As ordered by Judge Smith, the jury will consider five central issues: Did government agents use excessive force on Feb. 28? Was the Federal Bureau of Investigation negligent in failing to have fire trucks ready on April 19?
Did the tanks battering the compound spread the fire? Did F.B.I. agents fire gunshots into the compound on April 19? And did F.B.I. supervisors at the scene disobey Justice Department orders?
Michael Bradford, one of the lead lawyers for the government, said blame for the deaths of the Branch Davidians rested solely with Mr. Koresh. The government plans to introduce photographs of the huge cache of weapons stockpiled by the Branch Davidians as evidence of his provocative intentions and to remind the jury of his refusal to surrender.
"The tragedy that happened at Waco was brought about by David Koresh, who considered himself to be a messiah who was predicting the end of the world would come about in a violent conflict with the government," Mr. Bradford, the United States Attorney in Beaumont, Tex., said in an interview last week.
He said the government had "acknowledged that there were things that should have been done differently," a point emphasized by hearings in Congress and critical internal inquiries.
But he added: "It's one thing to say that things may not have been done perfectly. It's another thing to say that the government either intentionally or negligently caused those people's deaths."
Mr. Caddell said the first thing he would tell the jury was that he would not defend Mr. Koresh. Mr. Caddell said he would emphasize the women and children who died at the compound, not the men, many of whom were firing at federal agents.
He plans to portray F.B.I. supervisors as so angry during the standoff that they began demolishing the building with tanks on April 19, defying Attorney General Janet Reno's orders.
"I don't have to prove that the government is 100 percent responsible, and I don't believe that," Mr. Caddell said in an interview. "Clearly, David Koresh and the Branch Davidian leadership had some responsibility for what happened. But clearly the government had some responsibility."
The question of whether F.B.I. agents fired into the compound, an accusation the government has consistently denied, may hinge on a comparison between an aerial infrared surveillance video taken on April 19 and a video filmed earlier this year during a simulation ordered by Judge Smith. The two sides have disagreed if flashes on the video of April 19 represent gunfire or reflections from water and debris nearby.
An initial analysis of the simulation supported the government's belief that the flashes were not gunfire, but Mr.
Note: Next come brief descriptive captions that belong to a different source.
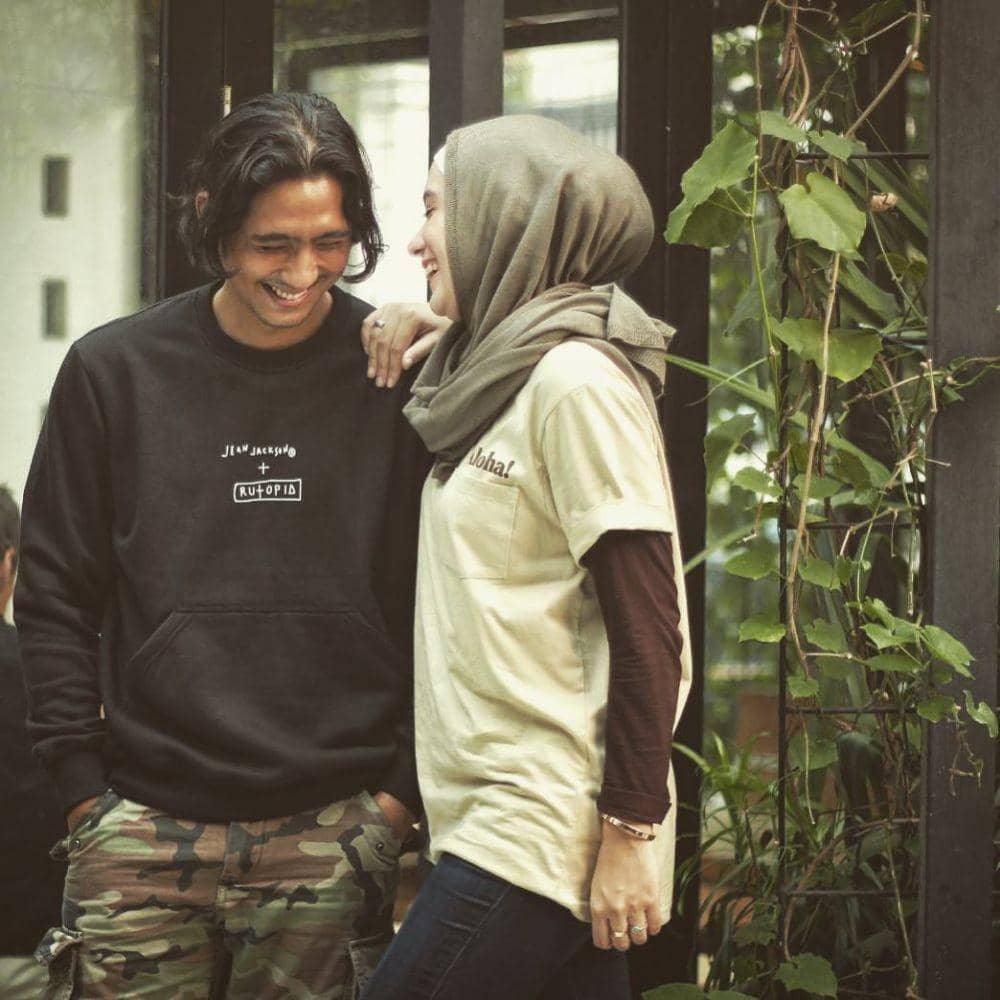 Instagram.com/putrianne186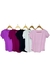 Imagem do Blusa Manga Curta AerDry UV50 - Toque Gelado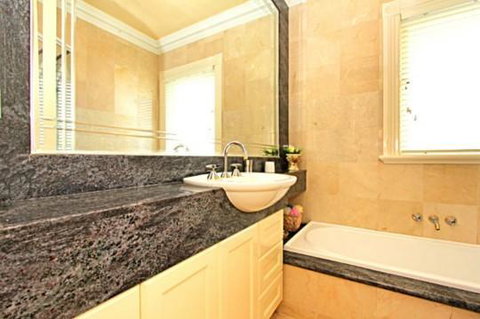 ABC Accommodation - Rosebud - Australian Directory 15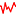 Icono Vibración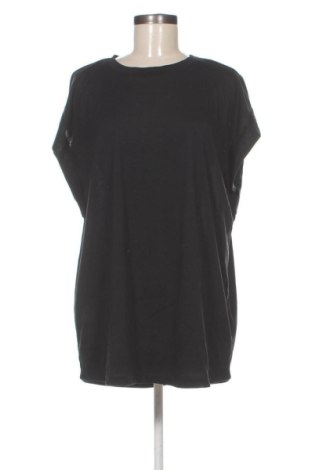 Bluză de femei Sinsay, Mărime L, Culoare Negru, Preț 51,06 Lei, #137767286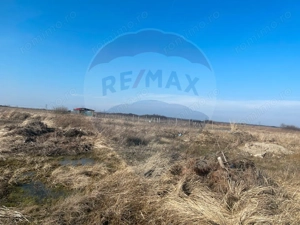 Teren Cihei / 1.632mp/ lângă Fundația Neșu - imagine 7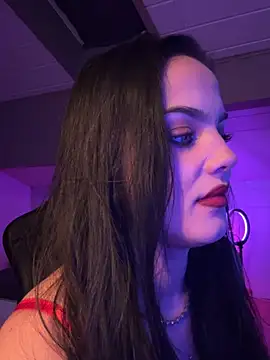 LunnaVey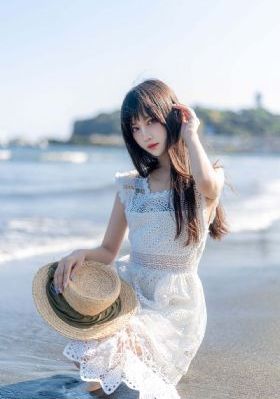 特邀送货员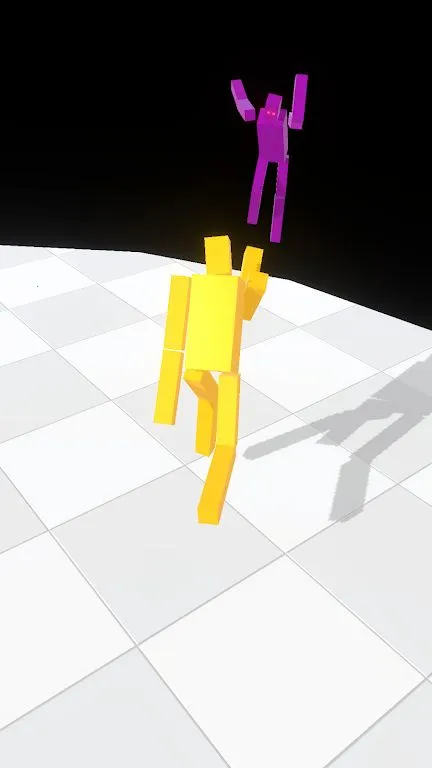 让他们飞起来最新手机版v055 安卓版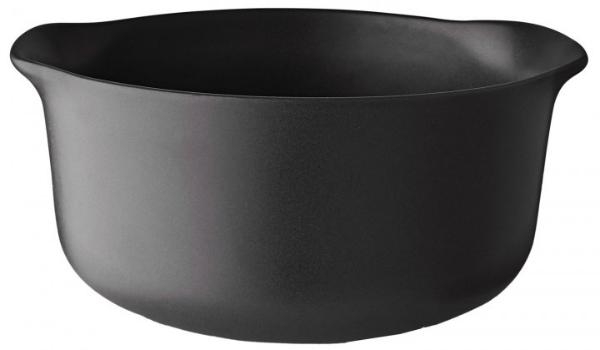 Eva Solo Nordic Kitchen Schuessel Volumen 1,2 Liter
Caddell has disputed the findings. He said depositions by two of the experts who analyzed the videos disclosed major problems with the way the simulation was filmed.
The jury trial is expected to last four to six weeks, and the hearing on gunfire could begin in August. The lawsuit, though, does not signal an end to the Branch Davidian controversy. Last fall, Ms. Reno appointed former Senator John C. Danforth of Missouri as an independent special counsel to re-examine the government's role after new evidence showed that F.B.I. agents had fired pyrotechnic tear-gas canisters, capable of starting a fire, into Mount Carmel on April 19. Previously, the F.B.I. had steadfastly denied using such potentially explosive devices.
Mr. Caddell plans to argue that the tear-gas canisters started the fire. The government had long maintained that audiotapes made inside the compound suggest that Mr. Koresh ordered his followers to set the blaze as part of a suicide pact.
Mr. Danforth's investigation is not expected to conclude until after the civil trial.
Mr. Bradford hopes the lawsuit will end the Branch Davidian controversy. "I think we have learned everything we can know about this," he said. "Hopefully, this will be the end of it, and we can put this behind us and move on."